UsableEvent.auxData, UsableEvent.slices and UsableEvent.averagePrice() can be used in where conditions but not in inputs blocks.
InternalEvent cannot be an input to a query because it has an action variable. However, an instance of InternalEvent could be used in a where condition or in triggered EPL code in a find block.
For example, the find statement in a query can be written as follows:
find UsableEvent as e1 and UsableEvent as e2
where e1.averagePrice() > e2.averagePrice()
e1.slices[0].price < e2.slices[0].price
Action definitions can supply helper actions such as the averagePrice() action above. This can be useful in both event types used by adapters and in internal event types. For example, some event types may have no members but simply be a named container for useful library actions.
To make use of EPL plug-ins written in C, C++ or Java, it is recommended to write an EPL event type or set of event types that wrap the plug-in. This provides a more consistent interface and can add type safety to the use of chunks, which are opaquely-typed C, C++ or Java objects. These EPL actions can then be called from queries, as can any EPL action.
Event sinks and sources
A typical deployment includes adapters that connect the Apama system to external sources of data or provide the means to send events out of Apama. This can include:
*Adapters hosted in the Apama IAF. See Using the IAF.
*Connections to a JMS message bus with mapping of JMS messages to Apama event types. See Using the Java Message Service (JMS).
*Connections to a database by means of ADBC. See The Database Connector IAF Adapter (ADBC).
*Connections to other components using the Apama engine_client library. See Developing Custom Clients.

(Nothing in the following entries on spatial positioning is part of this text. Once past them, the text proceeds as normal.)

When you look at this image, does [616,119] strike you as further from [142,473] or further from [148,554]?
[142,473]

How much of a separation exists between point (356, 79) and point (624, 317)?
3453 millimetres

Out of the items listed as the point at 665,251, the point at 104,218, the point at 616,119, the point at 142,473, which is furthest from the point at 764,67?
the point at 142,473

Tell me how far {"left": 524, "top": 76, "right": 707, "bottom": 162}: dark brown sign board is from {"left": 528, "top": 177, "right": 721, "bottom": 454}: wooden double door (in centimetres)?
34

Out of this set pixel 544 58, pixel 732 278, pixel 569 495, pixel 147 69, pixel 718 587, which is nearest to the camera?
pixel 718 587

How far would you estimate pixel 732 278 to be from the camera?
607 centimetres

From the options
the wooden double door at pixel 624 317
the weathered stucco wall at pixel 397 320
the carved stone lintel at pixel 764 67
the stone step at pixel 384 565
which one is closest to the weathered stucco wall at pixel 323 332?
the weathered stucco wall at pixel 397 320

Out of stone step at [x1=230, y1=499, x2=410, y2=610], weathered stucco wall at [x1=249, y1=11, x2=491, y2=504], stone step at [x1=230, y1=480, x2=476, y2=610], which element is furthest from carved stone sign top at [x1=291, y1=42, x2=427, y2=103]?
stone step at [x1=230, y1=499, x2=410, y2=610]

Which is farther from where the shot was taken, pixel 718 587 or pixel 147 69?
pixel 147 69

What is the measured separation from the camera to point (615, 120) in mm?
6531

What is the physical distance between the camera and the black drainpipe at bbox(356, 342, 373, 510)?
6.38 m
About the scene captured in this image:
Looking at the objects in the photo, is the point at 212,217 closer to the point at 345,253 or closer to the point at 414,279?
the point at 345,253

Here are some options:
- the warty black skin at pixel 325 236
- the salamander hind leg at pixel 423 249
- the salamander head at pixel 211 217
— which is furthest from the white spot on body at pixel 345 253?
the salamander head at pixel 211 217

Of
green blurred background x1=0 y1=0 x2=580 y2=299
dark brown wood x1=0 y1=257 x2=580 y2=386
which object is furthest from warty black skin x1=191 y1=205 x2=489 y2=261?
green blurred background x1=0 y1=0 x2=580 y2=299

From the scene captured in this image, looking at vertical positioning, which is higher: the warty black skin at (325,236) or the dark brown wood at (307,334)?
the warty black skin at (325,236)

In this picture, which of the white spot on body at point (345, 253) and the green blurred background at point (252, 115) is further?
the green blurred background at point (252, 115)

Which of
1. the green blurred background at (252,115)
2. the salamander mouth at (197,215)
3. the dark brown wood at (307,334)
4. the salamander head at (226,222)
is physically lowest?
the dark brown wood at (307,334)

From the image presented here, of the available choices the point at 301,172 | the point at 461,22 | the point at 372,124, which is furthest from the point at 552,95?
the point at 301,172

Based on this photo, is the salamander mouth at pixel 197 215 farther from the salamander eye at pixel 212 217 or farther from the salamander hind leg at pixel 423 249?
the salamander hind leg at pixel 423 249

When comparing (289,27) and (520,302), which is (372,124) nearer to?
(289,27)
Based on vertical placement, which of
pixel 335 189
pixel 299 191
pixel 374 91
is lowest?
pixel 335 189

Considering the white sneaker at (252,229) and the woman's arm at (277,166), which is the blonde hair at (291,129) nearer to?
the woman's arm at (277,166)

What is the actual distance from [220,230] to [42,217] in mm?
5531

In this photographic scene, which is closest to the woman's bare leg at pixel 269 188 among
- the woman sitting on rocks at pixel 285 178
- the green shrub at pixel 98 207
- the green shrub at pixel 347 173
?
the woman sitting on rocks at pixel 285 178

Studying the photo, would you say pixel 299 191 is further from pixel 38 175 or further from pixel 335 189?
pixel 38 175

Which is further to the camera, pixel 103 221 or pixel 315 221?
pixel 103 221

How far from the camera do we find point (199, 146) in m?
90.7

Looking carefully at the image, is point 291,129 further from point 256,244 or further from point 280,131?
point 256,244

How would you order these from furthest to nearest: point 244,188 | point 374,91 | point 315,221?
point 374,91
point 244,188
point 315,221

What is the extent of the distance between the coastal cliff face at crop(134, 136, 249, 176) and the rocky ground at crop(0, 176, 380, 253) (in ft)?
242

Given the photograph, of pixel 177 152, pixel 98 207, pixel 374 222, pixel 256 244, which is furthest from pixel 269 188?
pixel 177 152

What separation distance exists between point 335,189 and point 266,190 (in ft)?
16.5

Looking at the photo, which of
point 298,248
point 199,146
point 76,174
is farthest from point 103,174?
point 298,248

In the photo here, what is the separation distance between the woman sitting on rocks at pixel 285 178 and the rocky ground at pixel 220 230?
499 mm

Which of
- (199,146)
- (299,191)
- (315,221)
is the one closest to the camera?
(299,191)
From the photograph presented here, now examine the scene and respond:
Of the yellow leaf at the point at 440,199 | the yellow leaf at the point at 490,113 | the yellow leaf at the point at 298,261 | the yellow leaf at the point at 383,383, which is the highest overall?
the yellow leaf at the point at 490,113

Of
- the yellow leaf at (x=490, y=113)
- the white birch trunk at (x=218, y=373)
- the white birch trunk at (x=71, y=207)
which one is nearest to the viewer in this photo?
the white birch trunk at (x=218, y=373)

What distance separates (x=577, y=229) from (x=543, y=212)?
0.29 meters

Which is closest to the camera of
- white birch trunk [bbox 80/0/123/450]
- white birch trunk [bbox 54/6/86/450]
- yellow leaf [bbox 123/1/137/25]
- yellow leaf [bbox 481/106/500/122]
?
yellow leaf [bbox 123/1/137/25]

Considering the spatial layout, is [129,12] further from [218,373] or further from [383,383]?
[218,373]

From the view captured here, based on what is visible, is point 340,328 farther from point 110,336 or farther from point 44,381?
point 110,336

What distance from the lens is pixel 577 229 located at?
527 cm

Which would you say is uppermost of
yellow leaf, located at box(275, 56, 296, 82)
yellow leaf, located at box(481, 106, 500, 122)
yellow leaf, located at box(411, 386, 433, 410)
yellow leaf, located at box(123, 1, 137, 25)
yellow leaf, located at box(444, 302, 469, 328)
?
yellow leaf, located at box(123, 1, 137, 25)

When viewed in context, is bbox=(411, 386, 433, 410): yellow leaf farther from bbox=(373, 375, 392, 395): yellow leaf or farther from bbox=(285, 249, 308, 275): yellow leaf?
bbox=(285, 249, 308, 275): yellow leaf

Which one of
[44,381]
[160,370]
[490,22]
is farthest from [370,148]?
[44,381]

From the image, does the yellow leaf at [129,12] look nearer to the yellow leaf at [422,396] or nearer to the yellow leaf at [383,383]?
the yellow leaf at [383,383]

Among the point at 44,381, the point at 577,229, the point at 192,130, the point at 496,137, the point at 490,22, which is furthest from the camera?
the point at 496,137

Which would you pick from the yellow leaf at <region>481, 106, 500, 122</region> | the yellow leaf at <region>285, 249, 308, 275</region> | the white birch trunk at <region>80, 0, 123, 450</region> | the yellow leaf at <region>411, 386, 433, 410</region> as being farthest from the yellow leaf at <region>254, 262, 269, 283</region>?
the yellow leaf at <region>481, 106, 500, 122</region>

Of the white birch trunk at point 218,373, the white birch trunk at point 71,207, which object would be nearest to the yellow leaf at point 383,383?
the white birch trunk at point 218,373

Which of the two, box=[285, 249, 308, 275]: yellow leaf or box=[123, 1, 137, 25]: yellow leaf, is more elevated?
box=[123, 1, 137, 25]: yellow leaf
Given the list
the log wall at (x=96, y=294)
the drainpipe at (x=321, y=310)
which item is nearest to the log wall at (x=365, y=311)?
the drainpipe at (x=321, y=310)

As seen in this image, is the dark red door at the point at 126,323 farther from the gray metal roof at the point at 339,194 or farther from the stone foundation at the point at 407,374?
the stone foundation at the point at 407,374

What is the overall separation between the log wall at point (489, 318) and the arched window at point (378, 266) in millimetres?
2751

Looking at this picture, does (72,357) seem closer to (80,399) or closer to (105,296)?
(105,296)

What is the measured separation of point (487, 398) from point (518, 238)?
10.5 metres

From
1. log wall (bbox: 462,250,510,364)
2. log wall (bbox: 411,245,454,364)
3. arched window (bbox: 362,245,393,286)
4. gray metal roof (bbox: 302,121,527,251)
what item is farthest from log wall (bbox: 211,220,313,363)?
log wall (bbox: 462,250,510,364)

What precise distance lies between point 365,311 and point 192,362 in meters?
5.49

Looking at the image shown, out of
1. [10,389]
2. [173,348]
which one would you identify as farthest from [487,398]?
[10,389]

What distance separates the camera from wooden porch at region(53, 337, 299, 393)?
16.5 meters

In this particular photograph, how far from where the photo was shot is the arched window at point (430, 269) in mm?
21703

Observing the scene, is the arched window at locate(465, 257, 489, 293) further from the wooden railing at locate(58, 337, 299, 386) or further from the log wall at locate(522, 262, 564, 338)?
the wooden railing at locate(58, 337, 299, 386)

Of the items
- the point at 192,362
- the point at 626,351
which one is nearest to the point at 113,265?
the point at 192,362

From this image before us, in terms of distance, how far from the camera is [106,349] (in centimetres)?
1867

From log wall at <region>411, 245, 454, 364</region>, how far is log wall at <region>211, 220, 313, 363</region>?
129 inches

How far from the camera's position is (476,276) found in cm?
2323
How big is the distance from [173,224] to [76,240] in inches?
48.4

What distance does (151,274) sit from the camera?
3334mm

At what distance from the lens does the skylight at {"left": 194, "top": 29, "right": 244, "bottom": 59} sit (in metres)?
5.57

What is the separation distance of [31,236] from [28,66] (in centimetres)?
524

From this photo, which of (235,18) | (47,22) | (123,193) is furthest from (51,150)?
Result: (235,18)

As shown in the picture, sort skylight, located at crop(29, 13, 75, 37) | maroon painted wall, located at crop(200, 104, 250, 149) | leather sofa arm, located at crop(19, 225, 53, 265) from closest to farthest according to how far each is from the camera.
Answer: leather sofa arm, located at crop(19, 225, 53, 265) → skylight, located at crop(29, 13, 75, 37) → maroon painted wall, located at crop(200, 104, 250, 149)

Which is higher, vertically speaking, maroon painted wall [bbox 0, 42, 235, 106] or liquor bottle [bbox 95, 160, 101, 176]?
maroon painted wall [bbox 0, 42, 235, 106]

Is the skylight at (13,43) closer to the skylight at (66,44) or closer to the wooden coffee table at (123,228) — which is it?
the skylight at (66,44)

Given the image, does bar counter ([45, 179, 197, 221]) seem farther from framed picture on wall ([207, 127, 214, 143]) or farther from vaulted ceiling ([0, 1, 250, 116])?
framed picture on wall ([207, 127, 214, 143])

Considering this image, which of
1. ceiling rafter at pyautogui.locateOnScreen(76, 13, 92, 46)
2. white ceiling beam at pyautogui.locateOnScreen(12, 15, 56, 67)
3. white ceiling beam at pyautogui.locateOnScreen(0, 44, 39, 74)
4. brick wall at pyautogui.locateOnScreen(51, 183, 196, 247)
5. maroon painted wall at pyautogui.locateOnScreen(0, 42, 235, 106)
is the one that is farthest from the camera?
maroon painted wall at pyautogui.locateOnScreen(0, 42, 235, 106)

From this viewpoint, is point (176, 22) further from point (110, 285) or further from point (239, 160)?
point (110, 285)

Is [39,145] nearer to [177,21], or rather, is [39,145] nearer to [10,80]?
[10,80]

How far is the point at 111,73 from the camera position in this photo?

For testing purposes, Software AG Designer can send / receive events from / to files, and command line tools are provided as well.
Correlator process
When developing queries in Software AG Designer, launching a configuration starts a correlator and injects queries into it by default. It is also possible to export the Apama launch configuration to an Ant script, which can be copied onto another machine such as a server to run your project on that machine.
It is possible to run multiple correlators that are configured to use the same distributed cache store. These correlators share query state. In such deployments, the recommendation is to use a JMS message queue. Typically, these deployments would use correlators on separate physical machines so a failure of one does not affect others. For testing, it is possible to run several correlators on a single machine provided a separate port number is allocated to each correlator. Take care to use the correct port number when interacting with the correlators.